Usually her uncle walked her to school in the morning, but today he had something to do, and reluctantly left the job to her mother.

“Take her directly to the school building,” he said before leaving. “And be sure not to linger in the marketplace. Pass through quickly and stay away from crowded areas.”

“Uncle Wali is teaching me English so I can go to school when we move to England,” the girl explained.

“Well, Uncle Wali shouldn’t be filling your head with crazy ideas.”
As they walked by a vegetable stall an old woman, upset by the high price of onions began abusing a merchant in front of his customers.

“A thief, a shameless thief, stealing from his own people. God sees what you are doing. God will punish you!” she yelled.
Again her mother held her close and dragged her on. “And you should know better than to sing that song in the street—especially now,” she said.

Build them up with gold and silver, gold and silver, gold and silver
Build them up with gold and silver, my fair lady…

“You really are trying to push it with me today, aren’t you? Uncle Wali is not taking us anywhere. We’re staying right here.”
She continued pulling her daughter forward, moving quickly—past the tea stalls, past the smoke shops, past the booksellers.

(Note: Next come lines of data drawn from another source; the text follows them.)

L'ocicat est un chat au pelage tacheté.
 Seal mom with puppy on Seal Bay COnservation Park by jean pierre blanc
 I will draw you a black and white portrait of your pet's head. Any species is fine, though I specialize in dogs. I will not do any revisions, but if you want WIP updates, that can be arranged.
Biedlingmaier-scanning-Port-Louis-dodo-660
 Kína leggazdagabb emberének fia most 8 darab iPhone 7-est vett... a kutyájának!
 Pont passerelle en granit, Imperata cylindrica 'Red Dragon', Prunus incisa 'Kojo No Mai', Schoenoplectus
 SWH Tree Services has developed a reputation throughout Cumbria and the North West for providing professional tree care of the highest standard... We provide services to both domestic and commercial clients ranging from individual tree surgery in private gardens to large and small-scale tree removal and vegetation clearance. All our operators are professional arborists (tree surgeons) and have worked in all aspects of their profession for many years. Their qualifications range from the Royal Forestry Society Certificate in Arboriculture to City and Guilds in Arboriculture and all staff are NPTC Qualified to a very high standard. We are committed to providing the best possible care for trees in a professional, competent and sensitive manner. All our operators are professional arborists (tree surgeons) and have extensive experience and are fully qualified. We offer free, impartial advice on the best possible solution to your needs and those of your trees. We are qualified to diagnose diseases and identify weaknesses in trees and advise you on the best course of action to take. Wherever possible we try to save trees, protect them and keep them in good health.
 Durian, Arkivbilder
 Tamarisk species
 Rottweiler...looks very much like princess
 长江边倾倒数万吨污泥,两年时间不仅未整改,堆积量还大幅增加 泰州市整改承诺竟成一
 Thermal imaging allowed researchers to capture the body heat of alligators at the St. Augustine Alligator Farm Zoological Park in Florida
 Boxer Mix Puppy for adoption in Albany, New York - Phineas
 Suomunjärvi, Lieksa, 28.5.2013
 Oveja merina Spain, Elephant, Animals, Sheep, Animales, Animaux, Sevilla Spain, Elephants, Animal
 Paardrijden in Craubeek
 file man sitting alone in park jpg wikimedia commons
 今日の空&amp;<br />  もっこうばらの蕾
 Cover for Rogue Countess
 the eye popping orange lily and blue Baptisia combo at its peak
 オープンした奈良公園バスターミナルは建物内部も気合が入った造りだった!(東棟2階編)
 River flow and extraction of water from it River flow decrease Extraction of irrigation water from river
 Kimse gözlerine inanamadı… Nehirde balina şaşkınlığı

“That’s not what Uncle Wali said. He told me as soon as he has enough money saved up, he’s going to take us both to England. He’s going to open a carpet shop and send me to school. He said in England I can be anything I want when I grow up. I want to be a veterinarian. They take care of animals. I love animals.”

Take the key and lock her up, lock her up, lock her up
Take the key and lock her up, my fair lady…

Suddenly her mother came to abrupt halt. “Please be quiet!” This time she shouted so loud, several people stopped and looked over. But she ignored their glances, grabbed her daughter’s hand, and moved on. The school building was just around the corner.

“Why don’t you like Uncle Wali, mommy?”

“I love Uncle Wali very much, you know that. I just don’t like him filling your head with crazy ideas. And that song! You know how I feel about that song.”
Up ahead at the corner, a motorbike sped past. The mother hesitated for a moment, then continued through the crowd.

London Bridge is falling down, falling down falling down
London Bridge is falling down, my fair lady.